Excerpted text:
*** Begin section ***

One thought on “A system of guilt

  1. Salaam sweet sister,

    Even though I’ve never had a masturbation/sex additction, I have had other forms and I know how they can take over one’s life. It’s an ongoing fight which I’m not sure if it’ll ever end, but the pain can at least lessen, and that’ll take some work on your part.

    Other than what the individual above (Fatima X) stated, I would strongly urge you to see a local therapist to help you work through the foundation of why you’re experiencing this addiction. When you understand the deeper reasons and start working on them, they will trickle through other parts of your life and you’ll find – over time – that not only is your addiction possibly more manageable, but other areas of your life causing you distress may also begin to heal.

    For me, my addictions all stemmed from childhood experiences/traumas. They all were warped and flowing through my brain in cancerous ways. I’ve done therapy for a LONG time and I also see a psychiatrist (which is the next step I’d recommend after the therapist) which has helped me tremendously. I got to a point where I was doing as much as I could via therapy and coping mechanisms I learned therein, but I needed a little more help to keep me going. Like you, one of my issues has always been sleep. Sleeping well or not makes all the difference in the world in my day.

    I, too, struggle with detached feelings in faith. Other times in life (during highs and lows) I was much closer to Allah and found practice of my religion simpler. Currently, I’m struggling. But another thing to keep in mind is to try to take it one thing at a time. One day at a time. If you can’t do that, one hour at a time. If you can’t do that, one minute at a time. If you can’t do that, one moment at a time. (This advice helped me in the past and I hope it does for you too.)

    The only piece of advice I’ll give you about religion is to just pray your daily prayers. They’re not that many (remember, they used to be 40!). They’re a struggle but there are large intervals in which you can fulfill them. Even if you feel nothing, still pray. Even though your entire recitation of Fatiha is a literal conversation with Allah (literally, for every verse you say, He responds, it’s an awesome Hadith to look up). Try to be mindful of that. Try to take a moment longer in sajdah to make duaa, whether or not it’s for you. Sometimes I have an easier time if it’s a duaa for someone else (to which the Angels around you say “ameen, and the same for you” – how cool is that?). And when I do happen to make duaa for myself, I’m at a complete loss of words because I’m in so much pain, I don’t know where to even begin. So usually, I just say, “Allah, please help me, please” or “please save me.” He knows exactly the 500 things I’m referring to, so if it’s hard for me to list them out, I know He got the message.

*** End section ***

[Stored data entries]
*** Begin section ***

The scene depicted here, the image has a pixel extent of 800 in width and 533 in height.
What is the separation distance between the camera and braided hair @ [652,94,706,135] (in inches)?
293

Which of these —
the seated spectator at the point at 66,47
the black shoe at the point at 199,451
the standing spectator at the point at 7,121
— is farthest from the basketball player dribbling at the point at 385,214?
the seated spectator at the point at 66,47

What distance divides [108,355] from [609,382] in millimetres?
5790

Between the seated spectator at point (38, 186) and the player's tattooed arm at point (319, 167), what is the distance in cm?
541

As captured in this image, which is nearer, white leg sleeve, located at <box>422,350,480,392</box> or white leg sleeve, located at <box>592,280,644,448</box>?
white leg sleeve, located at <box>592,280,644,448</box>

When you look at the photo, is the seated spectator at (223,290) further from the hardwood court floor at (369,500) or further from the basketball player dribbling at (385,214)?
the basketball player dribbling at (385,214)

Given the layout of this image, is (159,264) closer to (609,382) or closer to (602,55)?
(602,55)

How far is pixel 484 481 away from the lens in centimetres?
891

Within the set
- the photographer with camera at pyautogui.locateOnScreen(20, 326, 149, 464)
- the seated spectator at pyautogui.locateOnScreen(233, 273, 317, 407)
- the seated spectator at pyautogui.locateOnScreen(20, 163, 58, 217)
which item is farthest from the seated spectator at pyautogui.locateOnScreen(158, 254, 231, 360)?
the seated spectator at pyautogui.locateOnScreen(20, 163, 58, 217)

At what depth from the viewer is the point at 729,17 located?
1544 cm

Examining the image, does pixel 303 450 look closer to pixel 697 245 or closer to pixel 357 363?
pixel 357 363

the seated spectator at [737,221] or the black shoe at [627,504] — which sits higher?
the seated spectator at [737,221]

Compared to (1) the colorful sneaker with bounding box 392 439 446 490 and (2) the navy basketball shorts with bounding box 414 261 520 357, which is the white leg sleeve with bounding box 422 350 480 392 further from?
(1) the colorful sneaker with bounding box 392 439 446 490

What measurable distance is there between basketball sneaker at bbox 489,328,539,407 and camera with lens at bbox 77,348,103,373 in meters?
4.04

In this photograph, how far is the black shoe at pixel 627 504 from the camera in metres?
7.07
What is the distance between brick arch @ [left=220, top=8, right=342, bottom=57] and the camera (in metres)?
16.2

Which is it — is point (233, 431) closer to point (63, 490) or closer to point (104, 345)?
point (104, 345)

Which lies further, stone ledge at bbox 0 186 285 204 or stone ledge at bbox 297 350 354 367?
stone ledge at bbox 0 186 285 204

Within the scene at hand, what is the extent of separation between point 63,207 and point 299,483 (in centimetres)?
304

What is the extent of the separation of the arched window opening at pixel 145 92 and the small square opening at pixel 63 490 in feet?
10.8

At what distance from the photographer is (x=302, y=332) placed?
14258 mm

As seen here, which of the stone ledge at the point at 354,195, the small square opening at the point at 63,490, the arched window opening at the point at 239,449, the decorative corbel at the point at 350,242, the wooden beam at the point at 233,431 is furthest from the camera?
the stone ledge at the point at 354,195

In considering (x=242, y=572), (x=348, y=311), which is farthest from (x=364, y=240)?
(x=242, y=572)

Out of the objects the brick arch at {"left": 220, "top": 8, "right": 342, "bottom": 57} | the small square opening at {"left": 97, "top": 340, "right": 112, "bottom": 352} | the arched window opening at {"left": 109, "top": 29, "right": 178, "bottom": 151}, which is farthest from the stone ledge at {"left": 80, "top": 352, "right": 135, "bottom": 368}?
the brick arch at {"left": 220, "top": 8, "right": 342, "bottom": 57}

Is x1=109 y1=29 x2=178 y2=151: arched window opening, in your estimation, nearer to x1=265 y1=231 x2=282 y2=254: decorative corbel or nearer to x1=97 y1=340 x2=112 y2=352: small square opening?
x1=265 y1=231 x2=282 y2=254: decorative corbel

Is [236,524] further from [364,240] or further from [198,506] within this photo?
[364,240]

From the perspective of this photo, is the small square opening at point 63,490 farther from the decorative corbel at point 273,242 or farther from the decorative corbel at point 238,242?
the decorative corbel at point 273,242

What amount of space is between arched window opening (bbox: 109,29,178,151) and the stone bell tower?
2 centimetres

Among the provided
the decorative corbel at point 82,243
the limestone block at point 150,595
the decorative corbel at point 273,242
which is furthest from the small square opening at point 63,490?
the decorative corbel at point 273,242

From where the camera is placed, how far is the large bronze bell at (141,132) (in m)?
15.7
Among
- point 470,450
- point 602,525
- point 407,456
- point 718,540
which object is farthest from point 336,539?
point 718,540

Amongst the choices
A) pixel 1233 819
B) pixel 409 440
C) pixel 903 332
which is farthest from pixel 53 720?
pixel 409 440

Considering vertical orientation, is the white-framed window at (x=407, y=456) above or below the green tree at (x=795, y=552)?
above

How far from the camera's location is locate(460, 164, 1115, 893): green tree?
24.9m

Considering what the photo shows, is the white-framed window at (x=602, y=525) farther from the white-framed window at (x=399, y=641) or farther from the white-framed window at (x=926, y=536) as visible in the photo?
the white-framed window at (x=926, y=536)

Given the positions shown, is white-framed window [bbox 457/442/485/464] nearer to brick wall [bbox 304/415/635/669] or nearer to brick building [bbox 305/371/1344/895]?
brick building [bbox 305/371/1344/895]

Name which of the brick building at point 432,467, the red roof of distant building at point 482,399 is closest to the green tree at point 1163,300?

*** End section ***

What you will do:
• 1. Based on the comment about addiction and faith, decide whether each statement agrees with it: (a) The writer recommends seeing a psychiatrist before a therapist. (b) The writer says the daily prayers used to be 40. (c) The writer sometimes finds it easier to make duaa for someone else.
• 2. According to the comment about addiction and faith, what did all of the writer's addictions stem from?
• 3. Carry on with the comment about addiction and faith from the point where it stops.

List of answers:
• 1.
(a) No: "I also see a psychiatrist (which is the next step I’d recommend after the therapist)"
(b) Yes: "remember, they used to be 40!"
(c) Yes: "Sometimes I have an easier time if it’s a duaa for someone else"

• 2. They all stemmed from childhood experiences and traumas.

• 3.
    Right now, I’m not so sure if the “saving” is happening. It just feels like things are getting worse sometimes. But I try to remember this much: leaving this world before it’s my time is NOT an option and this life will be over faster than I think, so just get through it the best I can. So that’s all I can say to you too: this life is NOT forever, and you have the ability to get through this. You do. You think you don’t. But you do. And I don’t know you, so I know it’s like “how can she even say that to me,” but Allah knows you and there’s a verse in the Quran – His literal words – that says He doesn’t put a burden on someone she can’t bear.

    So what I’m struggling with, you probably can’t handle. And what you’re dealing with, I probably can’t handle. So Allah dealt out our struggles and He’s watching over us. With Love. And Mercy. No matter how absent we THINK those things are. They’re there no matter how much we may disbelieve in them.

    I mean, if my random rant here brought you the least amount of comfort/hope, then that’s all from Allah, not from me. He’s just using me as a tool to help you, and I think that’s awesome.

    Thanks for reaching out on this website. You’ve reminded me it exists and I should learn from others here more.

    You’re awesome. You’re brilliant. You’re unique. And you’re specifically someone Allah loves like no one else on this entire planet. You’re going to get through this insha’Allah and you’ll get through everything else that’s to come in life insha’Allah. Not my words – all His.